Several genes encoding for proteins involved in proliferation, invasion, and apoptosis are known to be direct miR-34a targets. Here, we used proteomics to screen for targets of miR-34a in neuroblastoma (NBL), a childhood cancer that originates from precursor cells of the sympathetic nervous system. We examined the effect of miR-34a overexpression using a tetracycline inducible system in two NBL cell lines (SHEP and SH-SY5Y) at early time points of expression (6, 12, and 24 h). Proteome analysis using post-metabolic labeling led to the identification of 2,082 proteins, and among these 186 were regulated (112 proteins down-regulated and 74 up-regulated). Prediction of miR-34a targets via bioinformatics showed that 32 transcripts held miR-34a seed sequences in their 3'-UTR. By combining the proteomics data with Kaplan Meier gene-expression studies, we identified seven new gene products (ALG13, TIMM13, TGM2, ABCF2, CTCF, Ki67, and LYAR) that were correlated with worse clinical outcomes. These were further validated in vitro by 3'-UTR seed sequence regulation. In addition, Michigan Molecular Interactions searches indicated that together these proteins affect signaling pathways that regulate cell cycle and proliferation, focal adhesions, and other cellular properties that overall enhance tumor progression (including signaling pathways such as TGF-β, WNT, MAPK, and FAK). In conclusion, proteome analysis has here identified early targets of miR-34a with relevance to NBL tumorigenesis. Along with the results of previous studies, our data strongly suggest miR-34a as a useful tool for improving the chance of therapeutic success with NBL.

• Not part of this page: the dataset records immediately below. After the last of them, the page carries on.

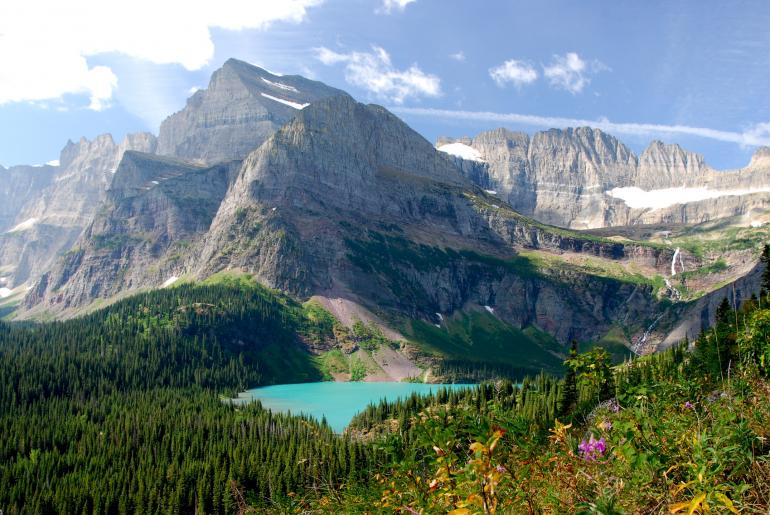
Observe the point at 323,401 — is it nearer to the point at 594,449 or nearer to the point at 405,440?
the point at 405,440

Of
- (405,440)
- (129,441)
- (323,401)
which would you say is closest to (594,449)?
(405,440)

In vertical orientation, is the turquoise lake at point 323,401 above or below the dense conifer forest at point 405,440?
below

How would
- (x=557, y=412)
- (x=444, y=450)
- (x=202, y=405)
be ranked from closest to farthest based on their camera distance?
1. (x=444, y=450)
2. (x=557, y=412)
3. (x=202, y=405)

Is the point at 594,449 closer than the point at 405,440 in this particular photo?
Yes

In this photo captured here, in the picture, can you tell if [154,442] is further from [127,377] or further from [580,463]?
[580,463]

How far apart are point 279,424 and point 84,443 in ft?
117

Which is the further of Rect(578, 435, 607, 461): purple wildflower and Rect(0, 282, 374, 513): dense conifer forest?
Rect(0, 282, 374, 513): dense conifer forest

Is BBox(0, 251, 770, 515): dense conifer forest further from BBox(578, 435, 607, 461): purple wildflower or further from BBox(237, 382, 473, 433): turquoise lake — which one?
BBox(237, 382, 473, 433): turquoise lake

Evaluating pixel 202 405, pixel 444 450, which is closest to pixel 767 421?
pixel 444 450

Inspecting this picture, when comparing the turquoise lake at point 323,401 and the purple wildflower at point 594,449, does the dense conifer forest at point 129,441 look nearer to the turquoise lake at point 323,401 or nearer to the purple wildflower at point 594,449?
the turquoise lake at point 323,401

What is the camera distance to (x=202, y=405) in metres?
139

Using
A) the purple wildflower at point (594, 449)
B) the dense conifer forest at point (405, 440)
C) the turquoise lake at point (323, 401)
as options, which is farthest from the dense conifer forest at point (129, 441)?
the purple wildflower at point (594, 449)

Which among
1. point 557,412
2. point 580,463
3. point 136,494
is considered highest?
point 580,463

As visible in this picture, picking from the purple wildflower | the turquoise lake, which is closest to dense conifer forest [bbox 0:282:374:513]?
the turquoise lake
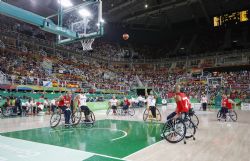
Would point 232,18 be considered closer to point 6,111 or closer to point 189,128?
point 189,128

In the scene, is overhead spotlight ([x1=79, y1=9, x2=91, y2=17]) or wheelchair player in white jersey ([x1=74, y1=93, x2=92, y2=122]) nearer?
wheelchair player in white jersey ([x1=74, y1=93, x2=92, y2=122])

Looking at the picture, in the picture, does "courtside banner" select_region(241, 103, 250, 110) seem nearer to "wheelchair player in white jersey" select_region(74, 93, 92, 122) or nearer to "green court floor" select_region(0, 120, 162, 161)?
"green court floor" select_region(0, 120, 162, 161)

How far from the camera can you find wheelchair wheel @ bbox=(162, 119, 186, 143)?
677cm

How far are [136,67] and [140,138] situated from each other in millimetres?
29516

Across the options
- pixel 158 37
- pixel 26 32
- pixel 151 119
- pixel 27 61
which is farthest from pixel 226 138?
pixel 158 37

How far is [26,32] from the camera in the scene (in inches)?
993

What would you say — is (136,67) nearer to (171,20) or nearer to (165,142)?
(171,20)

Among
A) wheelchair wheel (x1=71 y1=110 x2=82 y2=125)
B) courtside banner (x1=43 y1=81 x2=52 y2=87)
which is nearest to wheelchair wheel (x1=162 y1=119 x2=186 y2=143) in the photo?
wheelchair wheel (x1=71 y1=110 x2=82 y2=125)

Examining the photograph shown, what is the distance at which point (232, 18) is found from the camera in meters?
24.0

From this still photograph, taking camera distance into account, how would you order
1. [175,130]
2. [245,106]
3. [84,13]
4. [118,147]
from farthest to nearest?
[245,106] → [84,13] → [175,130] → [118,147]

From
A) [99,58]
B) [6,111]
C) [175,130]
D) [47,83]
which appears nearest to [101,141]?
[175,130]

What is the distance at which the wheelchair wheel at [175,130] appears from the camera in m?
6.77

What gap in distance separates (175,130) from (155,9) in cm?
2286

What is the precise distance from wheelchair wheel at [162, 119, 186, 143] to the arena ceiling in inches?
693
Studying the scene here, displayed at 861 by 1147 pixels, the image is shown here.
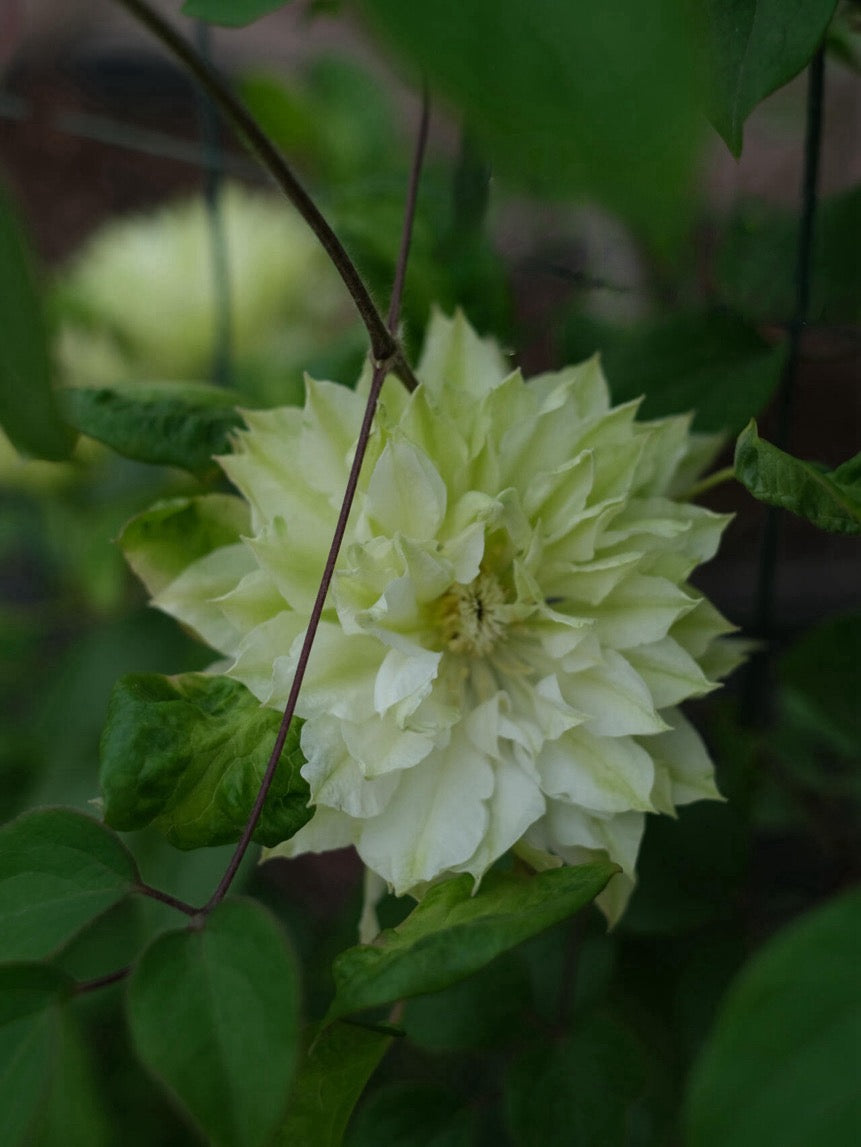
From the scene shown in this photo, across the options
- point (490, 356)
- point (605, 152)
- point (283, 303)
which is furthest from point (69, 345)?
point (605, 152)

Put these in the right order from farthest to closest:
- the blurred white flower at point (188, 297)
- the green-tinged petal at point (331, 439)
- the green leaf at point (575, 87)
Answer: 1. the blurred white flower at point (188, 297)
2. the green-tinged petal at point (331, 439)
3. the green leaf at point (575, 87)

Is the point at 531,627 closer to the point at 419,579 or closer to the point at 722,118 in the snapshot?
the point at 419,579

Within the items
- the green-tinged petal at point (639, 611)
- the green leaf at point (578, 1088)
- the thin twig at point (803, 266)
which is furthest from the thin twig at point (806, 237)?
the green leaf at point (578, 1088)

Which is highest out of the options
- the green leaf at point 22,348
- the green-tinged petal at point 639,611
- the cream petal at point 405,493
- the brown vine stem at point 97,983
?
the green leaf at point 22,348

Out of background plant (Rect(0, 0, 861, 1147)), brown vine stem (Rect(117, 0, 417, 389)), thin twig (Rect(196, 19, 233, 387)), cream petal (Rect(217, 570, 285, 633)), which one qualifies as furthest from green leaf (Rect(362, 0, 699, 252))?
thin twig (Rect(196, 19, 233, 387))

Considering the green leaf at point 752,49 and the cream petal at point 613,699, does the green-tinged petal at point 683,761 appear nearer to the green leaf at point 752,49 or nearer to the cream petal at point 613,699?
the cream petal at point 613,699
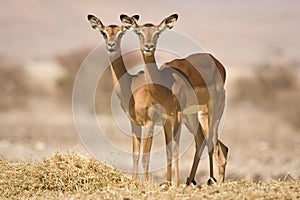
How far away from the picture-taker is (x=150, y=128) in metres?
13.4

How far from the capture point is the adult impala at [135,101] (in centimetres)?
1338

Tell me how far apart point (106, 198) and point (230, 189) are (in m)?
1.77

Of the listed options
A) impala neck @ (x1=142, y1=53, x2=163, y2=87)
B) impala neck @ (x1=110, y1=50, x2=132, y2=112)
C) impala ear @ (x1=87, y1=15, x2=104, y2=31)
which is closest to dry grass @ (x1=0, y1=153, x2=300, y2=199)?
impala neck @ (x1=110, y1=50, x2=132, y2=112)

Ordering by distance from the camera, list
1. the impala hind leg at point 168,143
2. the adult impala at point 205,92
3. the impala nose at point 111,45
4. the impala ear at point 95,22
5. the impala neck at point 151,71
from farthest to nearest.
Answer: the adult impala at point 205,92, the impala ear at point 95,22, the impala nose at point 111,45, the impala hind leg at point 168,143, the impala neck at point 151,71

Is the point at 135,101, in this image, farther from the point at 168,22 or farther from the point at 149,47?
the point at 168,22

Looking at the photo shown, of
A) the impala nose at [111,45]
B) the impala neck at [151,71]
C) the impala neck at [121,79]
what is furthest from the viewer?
the impala neck at [121,79]

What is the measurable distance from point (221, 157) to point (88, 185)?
3.19m

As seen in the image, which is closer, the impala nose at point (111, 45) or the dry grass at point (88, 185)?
the dry grass at point (88, 185)

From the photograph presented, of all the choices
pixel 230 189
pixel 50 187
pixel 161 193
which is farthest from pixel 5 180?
pixel 230 189

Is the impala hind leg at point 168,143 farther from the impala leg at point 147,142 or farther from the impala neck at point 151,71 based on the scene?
the impala neck at point 151,71

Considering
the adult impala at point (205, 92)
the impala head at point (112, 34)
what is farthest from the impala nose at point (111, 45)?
the adult impala at point (205, 92)

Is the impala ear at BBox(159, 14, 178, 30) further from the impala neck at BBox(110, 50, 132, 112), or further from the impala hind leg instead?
the impala hind leg

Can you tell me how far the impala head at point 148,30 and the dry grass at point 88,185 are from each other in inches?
87.9

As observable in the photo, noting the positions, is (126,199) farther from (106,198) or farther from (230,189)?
(230,189)
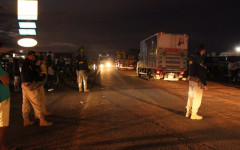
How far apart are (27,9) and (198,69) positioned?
8961 millimetres

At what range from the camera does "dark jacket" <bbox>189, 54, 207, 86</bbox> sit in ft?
18.0

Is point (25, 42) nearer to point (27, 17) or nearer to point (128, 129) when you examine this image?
point (27, 17)

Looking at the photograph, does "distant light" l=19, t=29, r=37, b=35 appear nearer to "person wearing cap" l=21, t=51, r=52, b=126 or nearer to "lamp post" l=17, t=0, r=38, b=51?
"lamp post" l=17, t=0, r=38, b=51

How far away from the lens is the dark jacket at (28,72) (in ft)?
16.3

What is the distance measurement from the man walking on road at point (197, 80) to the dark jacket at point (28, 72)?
14.1 feet

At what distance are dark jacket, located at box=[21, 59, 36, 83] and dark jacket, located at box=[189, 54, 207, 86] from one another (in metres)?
4.30

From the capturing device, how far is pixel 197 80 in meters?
5.59

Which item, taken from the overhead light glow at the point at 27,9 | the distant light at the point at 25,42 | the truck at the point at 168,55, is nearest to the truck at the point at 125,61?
the truck at the point at 168,55

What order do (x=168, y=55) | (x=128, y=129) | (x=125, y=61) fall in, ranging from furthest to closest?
(x=125, y=61) → (x=168, y=55) → (x=128, y=129)

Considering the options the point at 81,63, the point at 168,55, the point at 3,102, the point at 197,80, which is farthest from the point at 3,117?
the point at 168,55

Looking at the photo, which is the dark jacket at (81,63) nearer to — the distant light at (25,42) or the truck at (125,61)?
the distant light at (25,42)

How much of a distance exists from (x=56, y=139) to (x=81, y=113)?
6.92 ft

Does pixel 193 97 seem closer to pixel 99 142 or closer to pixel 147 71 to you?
pixel 99 142

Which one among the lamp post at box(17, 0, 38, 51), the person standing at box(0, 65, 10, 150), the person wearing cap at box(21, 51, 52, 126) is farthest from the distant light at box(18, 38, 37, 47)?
the person standing at box(0, 65, 10, 150)
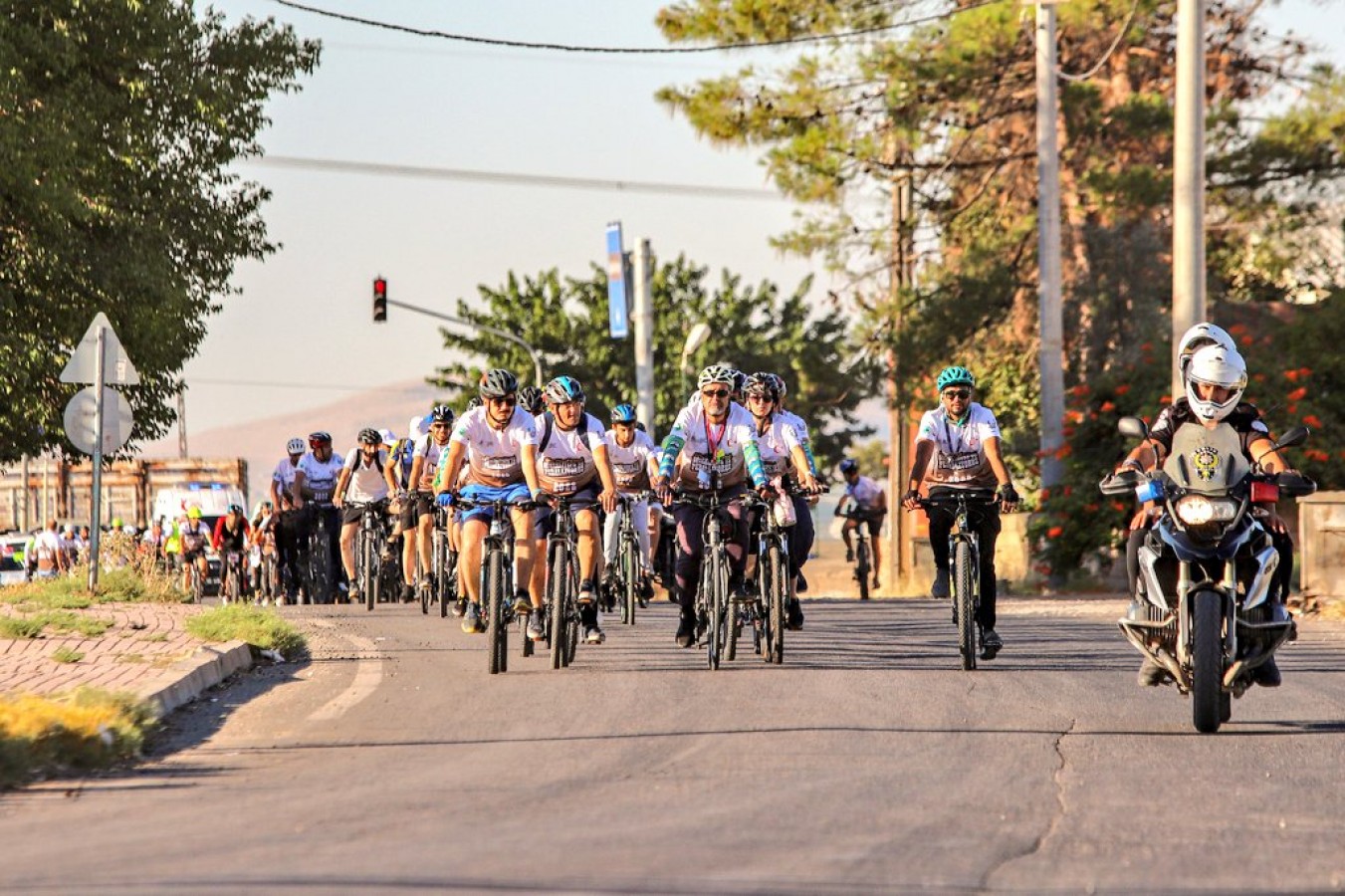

已知几个编码参与增殖、侵袭和凋亡的蛋白质的基因是miR-34a的直接靶标。在这里,我们使用蛋白质组学来筛选神经母细胞瘤(NBL)中miR-34a的靶标,NBL是一种起源于交感神经系统前体细胞的儿童癌症。我们在两个NBL细胞系(SHEP和SH-SY5Y)中使用四环素诱导系统在表达的早期时间点(6、12和24小时)检测了miR-34a过表达的影响。使用代谢后标记的蛋白质组分析鉴定出2082种蛋白质,其中186种受到调控(112种蛋白质下调,74种蛋白质上调)。通过生物信息学预测miR-34a靶标显示,32个转录本在其3'-UTR中含有miR-34a种子序列。通过将蛋白质组学数据与卡普兰-迈耶基因表达研究相结合,我们鉴定出七种与较差临床结果相关的新基因产物(ALG13、TIMM13、TGM2、ABCF2、CTCF、Ki67和LYAR)。这些通过3'-UTR种子序列调控在体外进一步得到验证。此外,密歇根分子相互作用搜索表明,这些蛋白质共同影响调节细胞周期和增殖、粘着斑以及其他总体上促进肿瘤进展的细胞特性的信号通路(包括TGF-β、WNT、MAPK和FAK等信号通路)。总之,蛋白质组分析在此鉴定出了与NBL肿瘤发生相关的miR-34a的早期靶标。连同先前研究的结果,我们的数据强烈表明miR-34a是提高NBL治疗成功几率的有用工具。